Task directions: Output the listing below, keeping each line exactly as it stands.

*** Given data

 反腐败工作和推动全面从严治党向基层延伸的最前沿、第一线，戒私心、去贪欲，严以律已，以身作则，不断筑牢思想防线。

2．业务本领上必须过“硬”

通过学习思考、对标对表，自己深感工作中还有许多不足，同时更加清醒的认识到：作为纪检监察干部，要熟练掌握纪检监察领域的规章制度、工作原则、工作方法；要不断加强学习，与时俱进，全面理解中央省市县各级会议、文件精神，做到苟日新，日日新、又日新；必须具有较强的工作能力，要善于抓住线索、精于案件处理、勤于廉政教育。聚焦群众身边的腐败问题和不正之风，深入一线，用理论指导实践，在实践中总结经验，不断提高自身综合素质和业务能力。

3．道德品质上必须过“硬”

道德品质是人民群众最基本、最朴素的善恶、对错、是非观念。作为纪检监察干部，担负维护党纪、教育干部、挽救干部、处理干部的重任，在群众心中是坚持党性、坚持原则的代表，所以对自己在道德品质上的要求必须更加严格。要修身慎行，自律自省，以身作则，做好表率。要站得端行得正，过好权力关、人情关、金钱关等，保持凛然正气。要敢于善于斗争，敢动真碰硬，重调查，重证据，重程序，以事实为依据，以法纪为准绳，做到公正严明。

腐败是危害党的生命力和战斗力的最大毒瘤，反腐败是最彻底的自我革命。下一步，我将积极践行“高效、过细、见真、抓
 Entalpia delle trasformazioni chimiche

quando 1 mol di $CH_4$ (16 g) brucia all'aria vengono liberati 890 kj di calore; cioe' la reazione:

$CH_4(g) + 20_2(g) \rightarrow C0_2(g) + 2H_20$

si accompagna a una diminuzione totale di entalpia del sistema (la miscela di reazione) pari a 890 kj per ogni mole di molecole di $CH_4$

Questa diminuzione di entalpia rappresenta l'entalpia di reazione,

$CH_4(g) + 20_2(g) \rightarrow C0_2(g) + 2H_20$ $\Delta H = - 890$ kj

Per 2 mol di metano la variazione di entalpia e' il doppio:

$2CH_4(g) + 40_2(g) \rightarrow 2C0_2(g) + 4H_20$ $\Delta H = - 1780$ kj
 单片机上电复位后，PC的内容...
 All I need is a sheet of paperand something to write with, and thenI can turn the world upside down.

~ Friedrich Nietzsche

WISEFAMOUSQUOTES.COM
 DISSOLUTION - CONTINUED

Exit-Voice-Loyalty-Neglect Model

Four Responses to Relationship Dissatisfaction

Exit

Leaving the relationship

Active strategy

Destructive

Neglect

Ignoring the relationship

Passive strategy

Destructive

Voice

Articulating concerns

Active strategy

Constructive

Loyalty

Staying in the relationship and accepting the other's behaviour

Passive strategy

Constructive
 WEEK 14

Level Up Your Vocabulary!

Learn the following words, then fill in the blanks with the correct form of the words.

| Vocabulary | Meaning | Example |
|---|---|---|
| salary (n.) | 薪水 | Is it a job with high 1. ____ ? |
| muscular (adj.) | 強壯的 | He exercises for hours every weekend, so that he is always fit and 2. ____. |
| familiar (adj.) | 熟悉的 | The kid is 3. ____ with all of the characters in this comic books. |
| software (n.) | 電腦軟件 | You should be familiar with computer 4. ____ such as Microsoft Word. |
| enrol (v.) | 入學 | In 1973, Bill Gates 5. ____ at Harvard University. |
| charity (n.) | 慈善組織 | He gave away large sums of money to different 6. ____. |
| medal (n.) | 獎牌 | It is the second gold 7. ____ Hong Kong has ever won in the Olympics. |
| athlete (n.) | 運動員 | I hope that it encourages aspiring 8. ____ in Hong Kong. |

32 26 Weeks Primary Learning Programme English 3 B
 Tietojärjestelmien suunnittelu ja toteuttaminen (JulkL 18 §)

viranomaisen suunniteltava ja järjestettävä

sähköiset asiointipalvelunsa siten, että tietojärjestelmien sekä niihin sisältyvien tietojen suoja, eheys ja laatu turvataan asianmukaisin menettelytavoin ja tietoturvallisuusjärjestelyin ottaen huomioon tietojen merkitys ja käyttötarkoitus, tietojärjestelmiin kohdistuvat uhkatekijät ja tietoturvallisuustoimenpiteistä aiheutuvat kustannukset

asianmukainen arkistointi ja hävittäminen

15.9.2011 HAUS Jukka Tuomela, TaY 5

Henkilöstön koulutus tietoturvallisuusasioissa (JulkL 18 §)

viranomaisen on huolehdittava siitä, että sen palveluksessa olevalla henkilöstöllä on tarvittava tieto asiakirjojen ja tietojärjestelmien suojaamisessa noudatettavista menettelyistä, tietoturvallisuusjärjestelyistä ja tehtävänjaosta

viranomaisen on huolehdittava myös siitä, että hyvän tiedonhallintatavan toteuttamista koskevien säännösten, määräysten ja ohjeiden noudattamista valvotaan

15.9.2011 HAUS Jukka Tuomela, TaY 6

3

******

Answer section:
 反腐败工作和推动全面从严治党向基层延伸的最前沿、第一线，戒私心、去贪欲，严以律已，以身作则，不断筑牢思想防线。

2．业务本领上必须过“硬”

通过学习思考、对标对表，自己深感工作中还有许多不足，同时更加清醒的认识到：作为纪检监察干部，要熟练掌握纪检监察领域的规章制度、工作原则、工作方法；要不断加强学习，与时俱进，全面理解中央省市县各级会议、文件精神，做到苟日新，日日新、又日新；必须具有较强的工作能力，要善于抓住线索、精于案件处理、勤于廉政教育。聚焦群众身边的腐败问题和不正之风，深入一线，用理论指导实践，在实践中总结经验，不断提高自身综合素质和业务能力。

3．道德品质上必须过“硬”

道德品质是人民群众最基本、最朴素的善恶、对错、是非观念。作为纪检监察干部，担负维护党纪、教育干部、挽救干部、处理干部的重任，在群众心中是坚持党性、坚持原则的代表，所以对自己在道德品质上的要求必须更加严格。要修身慎行，自律自省，以身作则，做好表率。要站得端行得正，过好权力关、人情关、金钱关等，保持凛然正气。要敢于善于斗争，敢动真碰硬，重调查，重证据，重程序，以事实为依据，以法纪为准绳，做到公正严明。

腐败是危害党的生命力和战斗力的最大毒瘤，反腐败是最彻底的自我革命。下一步，我将积极践行“高效、过细、见真、抓
 Entalpia delle trasformazioni chimiche

quando 1 mol di $CH_4$ (16 g) brucia all'aria vengono liberati 890 kj di calore; cioe' la reazione:

$CH_4(g) + 20_2(g) \rightarrow C0_2(g) + 2H_20$

si accompagna a una diminuzione totale di entalpia del sistema (la miscela di reazione) pari a 890 kj per ogni mole di molecole di $CH_4$

Questa diminuzione di entalpia rappresenta l'entalpia di reazione,

$CH_4(g) + 20_2(g) \rightarrow C0_2(g) + 2H_20$ $\Delta H = - 890$ kj

Per 2 mol di metano la variazione di entalpia e' il doppio:

$2CH_4(g) + 40_2(g) \rightarrow 2C0_2(g) + 4H_20$ $\Delta H = - 1780$ kj
 单片机上电复位后，PC的内容...
 All I need is a sheet of paperand something to write with, and thenI can turn the world upside down.

~ Friedrich Nietzsche

WISEFAMOUSQUOTES.COM
 DISSOLUTION - CONTINUED

Exit-Voice-Loyalty-Neglect Model

Four Responses to Relationship Dissatisfaction

Exit

Leaving the relationship

Active strategy

Destructive

Neglect

Ignoring the relationship

Passive strategy

Destructive

Voice

Articulating concerns

Active strategy

Constructive

Loyalty

Staying in the relationship and accepting the other's behaviour

Passive strategy

Constructive
 WEEK 14

Level Up Your Vocabulary!

Learn the following words, then fill in the blanks with the correct form of the words.

| Vocabulary | Meaning | Example |
|---|---|---|
| salary (n.) | 薪水 | Is it a job with high 1. ____ ? |
| muscular (adj.) | 強壯的 | He exercises for hours every weekend, so that he is always fit and 2. ____. |
| familiar (adj.) | 熟悉的 | The kid is 3. ____ with all of the characters in this comic books. |
| software (n.) | 電腦軟件 | You should be familiar with computer 4. ____ such as Microsoft Word. |
| enrol (v.) | 入學 | In 1973, Bill Gates 5. ____ at Harvard University. |
| charity (n.) | 慈善組織 | He gave away large sums of money to different 6. ____. |
| medal (n.) | 獎牌 | It is the second gold 7. ____ Hong Kong has ever won in the Olympics. |
| athlete (n.) | 運動員 | I hope that it encourages aspiring 8. ____ in Hong Kong. |

32 26 Weeks Primary Learning Programme English 3 B
 Tietojärjestelmien suunnittelu ja toteuttaminen (JulkL 18 §)

viranomaisen suunniteltava ja järjestettävä

sähköiset asiointipalvelunsa siten, että tietojärjestelmien sekä niihin sisältyvien tietojen suoja, eheys ja laatu turvataan asianmukaisin menettelytavoin ja tietoturvallisuusjärjestelyin ottaen huomioon tietojen merkitys ja käyttötarkoitus, tietojärjestelmiin kohdistuvat uhkatekijät ja tietoturvallisuustoimenpiteistä aiheutuvat kustannukset

asianmukainen arkistointi ja hävittäminen

15.9.2011 HAUS Jukka Tuomela, TaY 5

Henkilöstön koulutus tietoturvallisuusasioissa (JulkL 18 §)

viranomaisen on huolehdittava siitä, että sen palveluksessa olevalla henkilöstöllä on tarvittava tieto asiakirjojen ja tietojärjestelmien suojaamisessa noudatettavista menettelyistä, tietoturvallisuusjärjestelyistä ja tehtävänjaosta

viranomaisen on huolehdittava myös siitä, että hyvän tiedonhallintatavan toteuttamista koskevien säännösten, määräysten ja ohjeiden noudattamista valvotaan

15.9.2011 HAUS Jukka Tuomela, TaY 6

3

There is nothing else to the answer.